■ Fragmento seleccionado ■
——————
El tema de las jovencitas que se metían a monjas, renunciado los placeres del mundo era algo épico. No es que se entendiera muy bien la vocación, pero era algo así como una llamada que venía de lo alto. La que se metía a monja lo hacía porque le daba la gana. Y además la gente no hablaba mal de ella, ni se burlaba. Pero más bien se las admiraba. El tema de las solteras era muy diferente. A las quienes se les había pasado “la edad de casarse”, los adultos hablaban con una mezcla de piedad y desdén. Se las condenaba de antemano: “Esa se queda para vestir santos”; se decía que eran “raras”.  En el vocabulario de la época, aparece el término “complejos” y a los hombres no les gustan las chicas con complejos. Eran incómodas. Se salían de la norma.

 Se decía de una chica que tenía complejos cuando no sonreía, a los hombres no les gustaban las mujeres tristes: “Sonrisa es benevolencia, dulzura, optimismo, bondad. Nada más desagradable que una mujer con la cara áspera, agria, malhumorada. El hombre puede tener aspecto severo. La mujer debe tener aspecto dulce, suave, amable”.(40)
——————
■ Datos extraídos ■
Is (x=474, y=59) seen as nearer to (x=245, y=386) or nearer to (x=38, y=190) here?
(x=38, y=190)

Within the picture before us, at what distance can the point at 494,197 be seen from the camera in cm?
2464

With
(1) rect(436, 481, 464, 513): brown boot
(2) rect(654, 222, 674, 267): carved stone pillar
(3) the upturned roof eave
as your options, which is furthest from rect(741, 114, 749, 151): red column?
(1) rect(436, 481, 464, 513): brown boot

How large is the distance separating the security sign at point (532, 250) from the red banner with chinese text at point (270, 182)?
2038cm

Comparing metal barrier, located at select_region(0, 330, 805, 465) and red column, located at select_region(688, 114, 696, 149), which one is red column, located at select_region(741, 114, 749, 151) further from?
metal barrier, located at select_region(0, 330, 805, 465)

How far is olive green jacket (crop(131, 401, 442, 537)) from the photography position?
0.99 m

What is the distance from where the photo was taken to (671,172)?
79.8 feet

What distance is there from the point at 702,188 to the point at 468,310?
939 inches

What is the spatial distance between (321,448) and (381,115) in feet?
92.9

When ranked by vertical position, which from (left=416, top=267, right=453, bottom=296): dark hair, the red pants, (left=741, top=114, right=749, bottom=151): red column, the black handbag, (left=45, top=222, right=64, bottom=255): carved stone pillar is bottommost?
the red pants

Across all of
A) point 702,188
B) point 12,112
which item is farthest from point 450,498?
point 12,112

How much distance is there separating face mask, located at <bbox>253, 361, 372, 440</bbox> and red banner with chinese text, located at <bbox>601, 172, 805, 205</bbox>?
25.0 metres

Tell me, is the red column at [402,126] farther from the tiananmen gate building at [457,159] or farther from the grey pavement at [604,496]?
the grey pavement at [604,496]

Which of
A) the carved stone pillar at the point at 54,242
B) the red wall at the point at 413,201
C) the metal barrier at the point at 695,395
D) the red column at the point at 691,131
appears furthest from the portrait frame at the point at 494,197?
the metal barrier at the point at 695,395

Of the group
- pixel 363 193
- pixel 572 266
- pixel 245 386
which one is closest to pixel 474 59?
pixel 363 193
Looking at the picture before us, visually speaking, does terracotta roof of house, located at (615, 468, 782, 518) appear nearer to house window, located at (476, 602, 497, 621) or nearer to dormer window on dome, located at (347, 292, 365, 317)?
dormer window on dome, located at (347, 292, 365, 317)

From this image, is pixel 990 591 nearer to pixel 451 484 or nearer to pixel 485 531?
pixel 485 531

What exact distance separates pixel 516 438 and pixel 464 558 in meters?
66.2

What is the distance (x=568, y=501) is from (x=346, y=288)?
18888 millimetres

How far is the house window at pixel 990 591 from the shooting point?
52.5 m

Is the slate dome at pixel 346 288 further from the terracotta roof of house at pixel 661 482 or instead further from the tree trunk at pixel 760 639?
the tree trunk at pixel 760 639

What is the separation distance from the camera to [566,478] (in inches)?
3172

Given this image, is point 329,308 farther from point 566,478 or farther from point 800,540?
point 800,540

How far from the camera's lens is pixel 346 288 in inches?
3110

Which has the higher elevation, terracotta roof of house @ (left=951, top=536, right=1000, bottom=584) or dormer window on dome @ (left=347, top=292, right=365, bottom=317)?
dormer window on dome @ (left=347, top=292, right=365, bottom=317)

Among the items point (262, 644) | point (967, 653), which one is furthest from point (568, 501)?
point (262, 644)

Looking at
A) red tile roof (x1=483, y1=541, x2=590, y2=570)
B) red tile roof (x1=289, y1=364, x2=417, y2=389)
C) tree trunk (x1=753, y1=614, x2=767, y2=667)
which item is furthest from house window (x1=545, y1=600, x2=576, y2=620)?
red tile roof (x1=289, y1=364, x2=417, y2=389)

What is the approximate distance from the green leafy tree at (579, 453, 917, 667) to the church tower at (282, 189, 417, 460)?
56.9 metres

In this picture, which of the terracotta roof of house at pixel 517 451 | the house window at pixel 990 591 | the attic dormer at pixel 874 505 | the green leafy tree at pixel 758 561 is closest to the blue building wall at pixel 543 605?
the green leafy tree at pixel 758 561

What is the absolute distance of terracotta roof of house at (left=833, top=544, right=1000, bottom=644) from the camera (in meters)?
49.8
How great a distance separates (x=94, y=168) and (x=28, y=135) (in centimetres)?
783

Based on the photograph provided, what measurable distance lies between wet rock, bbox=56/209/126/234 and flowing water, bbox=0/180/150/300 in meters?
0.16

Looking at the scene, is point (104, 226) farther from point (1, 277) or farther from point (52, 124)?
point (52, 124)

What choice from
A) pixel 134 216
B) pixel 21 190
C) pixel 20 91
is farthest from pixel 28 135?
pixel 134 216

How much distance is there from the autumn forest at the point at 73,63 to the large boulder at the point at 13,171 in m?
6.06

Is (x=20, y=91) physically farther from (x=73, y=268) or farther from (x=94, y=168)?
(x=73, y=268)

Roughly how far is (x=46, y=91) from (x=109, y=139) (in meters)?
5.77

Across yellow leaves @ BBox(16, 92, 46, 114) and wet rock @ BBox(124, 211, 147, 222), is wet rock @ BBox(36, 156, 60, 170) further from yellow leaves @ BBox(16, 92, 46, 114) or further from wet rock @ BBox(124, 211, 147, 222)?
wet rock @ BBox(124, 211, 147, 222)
——————
■ Consigna ■
Prosigue el texto sobre las monjas, las solteras y las chicas "con complejos" a partir de su última oración.

■ Resultado del ejercicio ■
Surge una concepción del amor: el hombre que no se casaba es porque no quería y la mujer que no se casaba es porque no podía. Nadie desacreditaba estas ideas que estaban arraigadas en toda la sociedad. La solterona era objeto de burla o recriminación o ambas cosas, tanto en los casos en que la mujer no había encontrado con quien casarse como en los más raros casos de mujeres que a pesar de la presión social, vivían bien sin marido. Incluso una soltería larga antes de matrimonio se desaconsejaba, porque podía acostumbrar a la mujer a ser independiente y en algún caso a auto mantenerse y luego volverse muy exigente con su marido, cuando éste fuera el único que trabajara (ya que casarse y abandonar el trabajo se consideraba que iban unidos). Sin embargo, el hombre podía quedarse soltero y, a ojos de la sociedad, estaba bien visto. En todos los sentidos, la mujer debía considerarse destinada al lugar más oscuro, a la paciencia e incluso al sufrimiento, pero debía hacerlo siempre con alegría y sin rencores.

Los noviazgos solían ser largos y vividos en la precariedad económica, sin oportunidades para conocer el cuerpo del otro antes del matrimonio. Dado lo grave que podía ser para el prestigio de una muchacha ser abandonada por su novio, en los casos en que éste quería dejar la relación solía obrar de manera desconsiderada para provocar que fuera la mujer la que diera el paso.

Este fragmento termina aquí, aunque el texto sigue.